** Opening TEXT BLOCK block **

This page is an operational summary of NSEMM's approach to child protection and student welfare. For the full policy detail, visit the canonical Student Welfare and Protection Policy.
Student welfare encompasses physical safety, emotional wellbeing, educational development, and protection from harm of any kind. This summary applies to all educational activities, whether delivered online or in-person, and covers all staff, volunteers, and contractors who have contact with students.
All concerns must be logged in NSEMM Protect regardless of threshold; the DSL triages.
NSEMM draws on the following legislation and guidance to inform its practice:
KCSIE (Keeping Children Safe in Education) 2025 is statutory for schools and colleges. NSEMM is not a school, so KCSIE does not bind us directly; however, it represents sector best practice and informs our training and procedures.
DfE out-of-school settings (OOSS) guidance -- Keeping children safe during community activities, after-school clubs and tuition (updated 9 February 2026) is the primary non-statutory guidance directly relevant to NSEMM's operating model. We align our practice with it.

** Closing TEXT BLOCK block **
** Opening SOURCE DATA block **

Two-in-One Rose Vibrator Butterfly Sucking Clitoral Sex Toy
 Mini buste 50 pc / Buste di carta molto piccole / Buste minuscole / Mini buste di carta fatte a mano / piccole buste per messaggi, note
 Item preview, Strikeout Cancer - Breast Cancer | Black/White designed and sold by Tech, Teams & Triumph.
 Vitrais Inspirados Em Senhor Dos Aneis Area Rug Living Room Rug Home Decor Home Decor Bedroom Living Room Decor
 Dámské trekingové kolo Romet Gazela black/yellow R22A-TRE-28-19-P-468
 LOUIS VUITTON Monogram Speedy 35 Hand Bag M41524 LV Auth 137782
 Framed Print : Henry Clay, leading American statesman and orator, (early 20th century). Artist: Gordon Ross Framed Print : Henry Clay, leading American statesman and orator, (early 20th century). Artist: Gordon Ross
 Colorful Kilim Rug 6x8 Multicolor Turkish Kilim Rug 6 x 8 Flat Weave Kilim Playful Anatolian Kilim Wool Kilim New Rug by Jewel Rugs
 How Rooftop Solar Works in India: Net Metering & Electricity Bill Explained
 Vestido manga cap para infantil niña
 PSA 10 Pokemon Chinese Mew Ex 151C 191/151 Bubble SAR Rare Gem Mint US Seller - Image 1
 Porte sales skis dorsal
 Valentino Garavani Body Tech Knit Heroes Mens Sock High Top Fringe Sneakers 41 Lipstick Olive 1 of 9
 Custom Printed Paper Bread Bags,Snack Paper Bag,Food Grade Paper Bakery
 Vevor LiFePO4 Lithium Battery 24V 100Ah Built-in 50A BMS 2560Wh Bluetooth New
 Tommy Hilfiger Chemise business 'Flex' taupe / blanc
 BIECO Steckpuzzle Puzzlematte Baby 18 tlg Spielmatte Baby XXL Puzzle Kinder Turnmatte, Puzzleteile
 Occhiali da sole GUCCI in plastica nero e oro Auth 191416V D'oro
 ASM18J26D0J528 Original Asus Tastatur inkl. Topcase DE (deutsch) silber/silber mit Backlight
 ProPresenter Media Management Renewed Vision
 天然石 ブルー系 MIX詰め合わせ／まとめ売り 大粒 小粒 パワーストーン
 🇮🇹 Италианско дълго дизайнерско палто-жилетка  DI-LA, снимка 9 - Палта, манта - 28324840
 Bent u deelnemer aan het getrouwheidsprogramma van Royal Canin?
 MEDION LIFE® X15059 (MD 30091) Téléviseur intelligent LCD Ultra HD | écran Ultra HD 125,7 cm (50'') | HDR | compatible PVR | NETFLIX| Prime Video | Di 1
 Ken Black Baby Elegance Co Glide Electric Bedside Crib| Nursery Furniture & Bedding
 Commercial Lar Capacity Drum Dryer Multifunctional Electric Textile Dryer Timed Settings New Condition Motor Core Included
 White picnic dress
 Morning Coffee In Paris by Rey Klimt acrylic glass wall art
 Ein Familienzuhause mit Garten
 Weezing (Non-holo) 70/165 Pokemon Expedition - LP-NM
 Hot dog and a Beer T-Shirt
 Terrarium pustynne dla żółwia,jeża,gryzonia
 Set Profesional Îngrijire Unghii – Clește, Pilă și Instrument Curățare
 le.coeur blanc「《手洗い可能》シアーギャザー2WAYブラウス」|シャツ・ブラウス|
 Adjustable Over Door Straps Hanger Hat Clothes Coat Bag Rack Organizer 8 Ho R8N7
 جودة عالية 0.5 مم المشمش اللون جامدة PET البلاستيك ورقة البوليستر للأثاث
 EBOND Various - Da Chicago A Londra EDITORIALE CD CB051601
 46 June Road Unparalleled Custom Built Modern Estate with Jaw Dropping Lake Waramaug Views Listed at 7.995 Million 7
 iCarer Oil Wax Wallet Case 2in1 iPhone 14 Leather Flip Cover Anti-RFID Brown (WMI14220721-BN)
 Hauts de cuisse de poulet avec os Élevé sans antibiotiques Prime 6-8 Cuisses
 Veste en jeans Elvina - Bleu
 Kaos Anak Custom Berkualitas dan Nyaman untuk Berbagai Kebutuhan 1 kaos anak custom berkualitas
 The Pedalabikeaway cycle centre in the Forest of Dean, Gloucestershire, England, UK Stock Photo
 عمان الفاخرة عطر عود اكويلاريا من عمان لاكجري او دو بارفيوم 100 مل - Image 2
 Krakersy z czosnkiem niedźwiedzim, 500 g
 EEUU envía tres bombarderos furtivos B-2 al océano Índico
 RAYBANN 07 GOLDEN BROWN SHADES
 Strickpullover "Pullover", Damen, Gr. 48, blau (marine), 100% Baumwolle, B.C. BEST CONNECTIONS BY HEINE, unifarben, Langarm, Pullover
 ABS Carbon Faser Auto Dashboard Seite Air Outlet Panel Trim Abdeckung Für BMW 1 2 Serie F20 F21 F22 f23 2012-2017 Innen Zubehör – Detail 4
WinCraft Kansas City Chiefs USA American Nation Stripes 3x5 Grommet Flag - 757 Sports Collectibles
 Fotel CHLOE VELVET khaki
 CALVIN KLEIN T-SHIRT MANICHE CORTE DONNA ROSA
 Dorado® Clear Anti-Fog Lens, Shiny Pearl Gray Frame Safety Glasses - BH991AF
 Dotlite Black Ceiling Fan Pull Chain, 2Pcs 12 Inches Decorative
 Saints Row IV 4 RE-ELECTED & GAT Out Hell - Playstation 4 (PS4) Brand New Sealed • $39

** Closing SOURCE DATA block **

#### ASSIGNED TASK 1:
In the student welfare summary:
(a) What must be logged in NSEMM Protect?
(b) What does the abbreviation KCSIE stand for?
(c) On what date was the DfE out-of-school settings guidance updated?
#### ASSIGNED TASK 2:
Could you reproduce the passage of the student welfare summary that begins with the words "NSEMM draws on" and ends with "training and procedures."?
Answer using only the student welfare summary, not the listing.

#### RESULT 1:
(a) All concerns, regardless of threshold.
(b) Keeping Children Safe in Education.
(c) 9 February 2026.

#### RESULT 2:
NSEMM draws on the following legislation and guidance to inform its practice:
KCSIE (Keeping Children Safe in Education) 2025 is statutory for schools and colleges. NSEMM is not a school, so KCSIE does not bind us directly; however, it represents sector best practice and informs our training and procedures.